--- start of THE INPUT ---
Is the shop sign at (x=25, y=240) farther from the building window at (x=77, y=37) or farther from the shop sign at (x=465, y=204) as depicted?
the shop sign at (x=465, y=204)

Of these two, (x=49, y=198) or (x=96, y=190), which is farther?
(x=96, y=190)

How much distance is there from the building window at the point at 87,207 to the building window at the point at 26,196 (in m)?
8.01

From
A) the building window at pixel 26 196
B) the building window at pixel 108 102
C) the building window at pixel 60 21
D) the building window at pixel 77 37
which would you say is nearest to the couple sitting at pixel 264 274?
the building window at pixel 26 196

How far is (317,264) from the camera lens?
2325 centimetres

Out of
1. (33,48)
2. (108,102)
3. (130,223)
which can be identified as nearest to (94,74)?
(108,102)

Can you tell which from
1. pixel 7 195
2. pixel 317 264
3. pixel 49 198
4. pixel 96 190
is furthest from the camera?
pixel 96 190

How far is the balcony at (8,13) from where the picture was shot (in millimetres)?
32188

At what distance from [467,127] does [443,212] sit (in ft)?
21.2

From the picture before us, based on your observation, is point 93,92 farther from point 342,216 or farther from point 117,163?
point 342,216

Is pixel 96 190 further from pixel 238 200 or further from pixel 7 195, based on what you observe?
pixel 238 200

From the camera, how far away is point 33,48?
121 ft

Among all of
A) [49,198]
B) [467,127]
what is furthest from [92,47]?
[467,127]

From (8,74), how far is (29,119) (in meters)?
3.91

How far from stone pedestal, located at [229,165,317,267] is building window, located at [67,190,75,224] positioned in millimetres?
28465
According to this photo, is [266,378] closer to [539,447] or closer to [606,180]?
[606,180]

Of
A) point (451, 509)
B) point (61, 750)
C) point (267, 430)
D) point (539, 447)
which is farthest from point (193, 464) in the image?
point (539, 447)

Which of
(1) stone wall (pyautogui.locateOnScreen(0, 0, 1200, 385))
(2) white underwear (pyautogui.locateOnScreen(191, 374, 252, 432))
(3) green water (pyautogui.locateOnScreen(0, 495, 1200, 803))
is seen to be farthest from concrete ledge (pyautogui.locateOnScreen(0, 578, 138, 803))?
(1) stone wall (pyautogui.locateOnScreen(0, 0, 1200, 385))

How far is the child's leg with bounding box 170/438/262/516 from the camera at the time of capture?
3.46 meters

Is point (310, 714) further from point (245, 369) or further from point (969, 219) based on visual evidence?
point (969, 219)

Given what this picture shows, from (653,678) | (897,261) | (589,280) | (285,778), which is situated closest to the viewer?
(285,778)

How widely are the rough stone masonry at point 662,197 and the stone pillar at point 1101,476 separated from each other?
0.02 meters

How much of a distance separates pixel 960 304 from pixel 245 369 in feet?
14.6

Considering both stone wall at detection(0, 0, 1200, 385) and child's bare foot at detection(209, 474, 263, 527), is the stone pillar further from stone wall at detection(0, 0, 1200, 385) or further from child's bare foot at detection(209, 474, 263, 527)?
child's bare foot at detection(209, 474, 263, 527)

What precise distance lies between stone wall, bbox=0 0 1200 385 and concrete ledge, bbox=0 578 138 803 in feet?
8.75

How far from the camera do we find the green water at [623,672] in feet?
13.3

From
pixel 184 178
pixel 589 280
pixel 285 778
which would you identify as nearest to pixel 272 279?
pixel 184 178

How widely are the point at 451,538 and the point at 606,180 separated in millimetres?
--- end of THE INPUT ---
## DIRECTION
Could you transcribe the rows above verbatim, from the line containing "Given what this" through the final row, with both ends included?

## EXPECTED OUTPUT
Given what this picture shows, from (653,678) | (897,261) | (589,280) | (285,778), which is situated closest to the viewer?
(285,778)

How widely are the rough stone masonry at point 662,197 and the stone pillar at point 1101,476 separated from each other?
0.02 meters

How much of a distance separates pixel 960 304 from pixel 245 369 in feet?
14.6

Considering both stone wall at detection(0, 0, 1200, 385) and child's bare foot at detection(209, 474, 263, 527), is the stone pillar further from stone wall at detection(0, 0, 1200, 385) or further from child's bare foot at detection(209, 474, 263, 527)?
child's bare foot at detection(209, 474, 263, 527)

What precise distance lies between stone wall, bbox=0 0 1200 385 and concrete ledge, bbox=0 578 138 803 in feet?
8.75

How far from the camera do we find the green water at [623,672] in feet?
13.3

From
pixel 184 178
pixel 589 280
pixel 285 778
which would you identify as nearest to pixel 272 279?
pixel 184 178

How widely are the point at 451,538 and the point at 606,180 separated in millimetres?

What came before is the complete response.